EXERCISE AIM: State the number of lines below in which the word "vote" appears. Nothing else belongs in the answer.

ENTRIES SHOWN:
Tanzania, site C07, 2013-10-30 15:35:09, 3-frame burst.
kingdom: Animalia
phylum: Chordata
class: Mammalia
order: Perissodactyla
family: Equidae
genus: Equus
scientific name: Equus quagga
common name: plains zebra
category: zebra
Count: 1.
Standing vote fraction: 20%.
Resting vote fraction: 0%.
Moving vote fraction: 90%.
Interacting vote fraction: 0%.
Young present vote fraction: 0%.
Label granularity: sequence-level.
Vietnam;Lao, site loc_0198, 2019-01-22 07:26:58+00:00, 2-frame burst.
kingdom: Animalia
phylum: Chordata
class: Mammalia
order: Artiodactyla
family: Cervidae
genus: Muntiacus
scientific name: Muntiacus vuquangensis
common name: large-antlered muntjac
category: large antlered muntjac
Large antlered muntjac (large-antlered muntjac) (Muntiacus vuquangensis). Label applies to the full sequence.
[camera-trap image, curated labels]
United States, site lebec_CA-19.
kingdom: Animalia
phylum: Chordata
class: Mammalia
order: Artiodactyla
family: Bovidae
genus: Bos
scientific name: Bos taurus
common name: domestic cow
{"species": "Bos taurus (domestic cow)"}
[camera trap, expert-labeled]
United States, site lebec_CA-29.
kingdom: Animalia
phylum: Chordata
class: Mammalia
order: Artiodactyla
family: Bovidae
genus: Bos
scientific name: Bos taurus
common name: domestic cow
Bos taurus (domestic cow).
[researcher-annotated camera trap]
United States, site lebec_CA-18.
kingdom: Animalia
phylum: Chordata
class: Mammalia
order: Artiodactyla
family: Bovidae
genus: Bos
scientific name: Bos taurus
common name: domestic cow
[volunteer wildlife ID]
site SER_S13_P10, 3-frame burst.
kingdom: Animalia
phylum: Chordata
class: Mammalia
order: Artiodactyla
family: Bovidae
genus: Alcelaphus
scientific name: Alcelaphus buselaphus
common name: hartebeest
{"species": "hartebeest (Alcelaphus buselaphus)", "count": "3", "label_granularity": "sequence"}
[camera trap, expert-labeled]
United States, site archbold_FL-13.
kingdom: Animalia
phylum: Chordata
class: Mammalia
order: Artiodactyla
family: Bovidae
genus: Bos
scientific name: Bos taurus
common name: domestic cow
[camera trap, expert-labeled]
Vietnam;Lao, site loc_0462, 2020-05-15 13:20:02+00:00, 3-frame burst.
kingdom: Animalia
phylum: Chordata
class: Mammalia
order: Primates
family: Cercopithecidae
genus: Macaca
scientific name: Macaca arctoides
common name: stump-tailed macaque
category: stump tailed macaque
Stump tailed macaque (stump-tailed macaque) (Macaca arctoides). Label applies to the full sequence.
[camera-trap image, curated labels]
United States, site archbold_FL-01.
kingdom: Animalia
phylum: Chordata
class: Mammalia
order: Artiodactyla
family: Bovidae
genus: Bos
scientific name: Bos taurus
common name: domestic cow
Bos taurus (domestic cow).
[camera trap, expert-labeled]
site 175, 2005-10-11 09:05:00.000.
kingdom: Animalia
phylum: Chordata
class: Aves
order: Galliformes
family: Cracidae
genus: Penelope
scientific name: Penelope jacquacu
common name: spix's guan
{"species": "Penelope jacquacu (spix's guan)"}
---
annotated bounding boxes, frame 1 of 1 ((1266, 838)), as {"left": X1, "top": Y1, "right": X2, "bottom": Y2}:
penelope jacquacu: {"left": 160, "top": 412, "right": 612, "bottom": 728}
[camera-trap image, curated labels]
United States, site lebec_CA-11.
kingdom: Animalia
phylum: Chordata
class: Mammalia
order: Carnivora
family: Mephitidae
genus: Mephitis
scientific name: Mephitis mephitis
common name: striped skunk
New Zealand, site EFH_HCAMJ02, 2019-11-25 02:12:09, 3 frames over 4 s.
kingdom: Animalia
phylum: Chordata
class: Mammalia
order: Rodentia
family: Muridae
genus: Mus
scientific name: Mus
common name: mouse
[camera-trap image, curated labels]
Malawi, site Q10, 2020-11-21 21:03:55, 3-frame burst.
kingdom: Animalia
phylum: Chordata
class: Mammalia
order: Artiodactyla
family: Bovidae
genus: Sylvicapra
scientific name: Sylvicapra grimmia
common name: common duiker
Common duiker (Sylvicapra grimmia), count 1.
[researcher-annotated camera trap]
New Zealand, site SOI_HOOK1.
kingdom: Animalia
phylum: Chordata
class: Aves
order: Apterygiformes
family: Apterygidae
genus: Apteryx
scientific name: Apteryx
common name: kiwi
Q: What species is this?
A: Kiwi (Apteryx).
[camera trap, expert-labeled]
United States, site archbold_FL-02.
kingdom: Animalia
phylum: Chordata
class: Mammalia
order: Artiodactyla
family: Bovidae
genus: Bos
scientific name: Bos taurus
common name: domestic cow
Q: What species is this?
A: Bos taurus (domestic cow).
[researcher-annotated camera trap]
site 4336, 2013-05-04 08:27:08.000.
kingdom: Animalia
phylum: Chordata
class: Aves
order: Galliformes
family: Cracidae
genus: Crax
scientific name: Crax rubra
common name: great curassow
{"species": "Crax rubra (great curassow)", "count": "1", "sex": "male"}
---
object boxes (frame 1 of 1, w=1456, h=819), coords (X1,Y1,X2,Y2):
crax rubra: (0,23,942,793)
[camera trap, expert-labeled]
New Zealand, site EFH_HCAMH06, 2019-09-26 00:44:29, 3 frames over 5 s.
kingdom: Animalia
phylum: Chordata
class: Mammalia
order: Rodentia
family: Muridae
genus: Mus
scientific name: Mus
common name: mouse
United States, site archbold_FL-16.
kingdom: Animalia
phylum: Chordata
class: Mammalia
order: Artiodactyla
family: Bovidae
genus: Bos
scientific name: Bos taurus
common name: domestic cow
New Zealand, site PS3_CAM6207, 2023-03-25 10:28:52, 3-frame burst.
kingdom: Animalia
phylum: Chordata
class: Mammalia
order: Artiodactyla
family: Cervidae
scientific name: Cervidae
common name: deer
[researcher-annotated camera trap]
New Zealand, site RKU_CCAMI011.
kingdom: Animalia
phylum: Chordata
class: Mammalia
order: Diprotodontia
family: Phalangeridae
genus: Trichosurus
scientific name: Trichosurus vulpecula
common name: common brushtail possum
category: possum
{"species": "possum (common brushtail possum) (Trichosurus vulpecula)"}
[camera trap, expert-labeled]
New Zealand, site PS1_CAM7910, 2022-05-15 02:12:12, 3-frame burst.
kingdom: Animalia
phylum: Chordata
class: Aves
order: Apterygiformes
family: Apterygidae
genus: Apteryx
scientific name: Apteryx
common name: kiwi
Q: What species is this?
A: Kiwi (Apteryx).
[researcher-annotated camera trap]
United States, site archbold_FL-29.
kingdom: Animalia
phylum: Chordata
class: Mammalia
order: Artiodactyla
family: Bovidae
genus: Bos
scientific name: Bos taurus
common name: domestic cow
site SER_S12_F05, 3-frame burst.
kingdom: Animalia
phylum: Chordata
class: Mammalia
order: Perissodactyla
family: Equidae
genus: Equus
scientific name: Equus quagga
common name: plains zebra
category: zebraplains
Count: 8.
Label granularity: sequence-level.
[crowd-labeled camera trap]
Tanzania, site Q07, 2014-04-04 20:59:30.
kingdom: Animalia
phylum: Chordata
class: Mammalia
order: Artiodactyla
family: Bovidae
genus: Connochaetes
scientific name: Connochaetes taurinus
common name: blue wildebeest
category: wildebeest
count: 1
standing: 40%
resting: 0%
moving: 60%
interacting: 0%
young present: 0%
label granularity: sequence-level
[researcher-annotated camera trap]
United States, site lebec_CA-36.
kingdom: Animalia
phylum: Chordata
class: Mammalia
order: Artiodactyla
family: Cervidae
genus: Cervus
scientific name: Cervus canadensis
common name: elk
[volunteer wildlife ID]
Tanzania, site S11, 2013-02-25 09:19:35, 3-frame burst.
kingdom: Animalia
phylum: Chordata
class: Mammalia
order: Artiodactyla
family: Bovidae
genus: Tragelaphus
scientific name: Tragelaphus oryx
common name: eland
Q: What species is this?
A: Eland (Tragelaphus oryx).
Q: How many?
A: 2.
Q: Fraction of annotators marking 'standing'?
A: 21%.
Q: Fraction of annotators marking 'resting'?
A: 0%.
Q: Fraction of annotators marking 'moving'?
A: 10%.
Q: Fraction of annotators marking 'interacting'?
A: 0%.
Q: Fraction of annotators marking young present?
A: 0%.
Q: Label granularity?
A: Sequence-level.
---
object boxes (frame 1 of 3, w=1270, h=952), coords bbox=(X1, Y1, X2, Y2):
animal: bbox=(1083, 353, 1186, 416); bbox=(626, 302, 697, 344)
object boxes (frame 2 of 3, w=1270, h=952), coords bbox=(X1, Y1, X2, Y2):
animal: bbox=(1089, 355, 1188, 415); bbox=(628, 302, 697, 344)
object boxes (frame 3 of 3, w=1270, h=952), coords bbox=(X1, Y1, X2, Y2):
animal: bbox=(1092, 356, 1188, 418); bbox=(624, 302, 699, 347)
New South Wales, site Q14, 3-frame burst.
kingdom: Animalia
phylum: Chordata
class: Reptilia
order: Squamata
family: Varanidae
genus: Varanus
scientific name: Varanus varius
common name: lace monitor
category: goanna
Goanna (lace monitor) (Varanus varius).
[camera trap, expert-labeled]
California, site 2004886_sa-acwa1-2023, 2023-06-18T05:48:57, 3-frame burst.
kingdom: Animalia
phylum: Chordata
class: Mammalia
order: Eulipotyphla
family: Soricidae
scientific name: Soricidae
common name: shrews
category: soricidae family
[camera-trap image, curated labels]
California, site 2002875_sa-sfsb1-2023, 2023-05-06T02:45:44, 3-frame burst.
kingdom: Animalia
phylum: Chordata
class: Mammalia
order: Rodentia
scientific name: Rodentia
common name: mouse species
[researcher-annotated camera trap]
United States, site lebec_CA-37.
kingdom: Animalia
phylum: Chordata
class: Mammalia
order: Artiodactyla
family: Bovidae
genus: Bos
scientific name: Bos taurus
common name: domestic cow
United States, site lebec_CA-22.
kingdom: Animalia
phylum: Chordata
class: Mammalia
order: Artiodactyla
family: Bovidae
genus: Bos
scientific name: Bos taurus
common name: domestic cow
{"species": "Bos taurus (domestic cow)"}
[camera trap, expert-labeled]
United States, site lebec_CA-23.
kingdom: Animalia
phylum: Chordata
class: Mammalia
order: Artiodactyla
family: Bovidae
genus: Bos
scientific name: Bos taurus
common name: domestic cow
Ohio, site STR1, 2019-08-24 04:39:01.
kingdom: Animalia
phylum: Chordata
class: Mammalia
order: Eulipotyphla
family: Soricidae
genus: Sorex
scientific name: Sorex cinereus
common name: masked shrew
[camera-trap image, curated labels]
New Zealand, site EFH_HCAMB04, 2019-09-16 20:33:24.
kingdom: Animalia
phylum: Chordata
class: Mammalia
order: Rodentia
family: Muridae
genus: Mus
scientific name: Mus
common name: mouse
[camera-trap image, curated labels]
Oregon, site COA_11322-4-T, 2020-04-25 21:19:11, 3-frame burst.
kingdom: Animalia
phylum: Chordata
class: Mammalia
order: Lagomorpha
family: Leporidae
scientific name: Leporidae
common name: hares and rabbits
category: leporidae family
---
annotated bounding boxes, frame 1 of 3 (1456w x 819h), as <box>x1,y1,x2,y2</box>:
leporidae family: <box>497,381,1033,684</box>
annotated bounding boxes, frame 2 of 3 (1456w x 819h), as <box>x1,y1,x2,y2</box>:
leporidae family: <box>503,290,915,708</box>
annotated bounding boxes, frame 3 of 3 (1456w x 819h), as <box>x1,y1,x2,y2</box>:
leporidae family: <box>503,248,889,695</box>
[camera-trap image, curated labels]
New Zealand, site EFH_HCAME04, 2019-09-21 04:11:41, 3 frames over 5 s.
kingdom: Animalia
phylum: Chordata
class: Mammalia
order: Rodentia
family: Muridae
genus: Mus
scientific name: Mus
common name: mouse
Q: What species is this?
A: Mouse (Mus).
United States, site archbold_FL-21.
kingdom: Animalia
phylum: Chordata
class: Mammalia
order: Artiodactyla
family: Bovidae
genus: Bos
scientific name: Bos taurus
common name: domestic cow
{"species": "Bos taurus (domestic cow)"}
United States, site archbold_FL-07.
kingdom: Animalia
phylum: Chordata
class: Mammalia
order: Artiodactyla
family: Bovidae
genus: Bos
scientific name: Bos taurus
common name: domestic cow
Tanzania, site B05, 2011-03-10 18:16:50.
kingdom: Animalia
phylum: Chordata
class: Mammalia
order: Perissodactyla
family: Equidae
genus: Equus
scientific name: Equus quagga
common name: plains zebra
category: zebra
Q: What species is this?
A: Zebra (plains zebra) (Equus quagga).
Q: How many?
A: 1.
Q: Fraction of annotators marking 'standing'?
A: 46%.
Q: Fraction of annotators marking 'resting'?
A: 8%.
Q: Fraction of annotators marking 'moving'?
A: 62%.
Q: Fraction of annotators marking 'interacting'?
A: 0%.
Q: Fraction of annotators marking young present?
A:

RESPONSE AREA: 5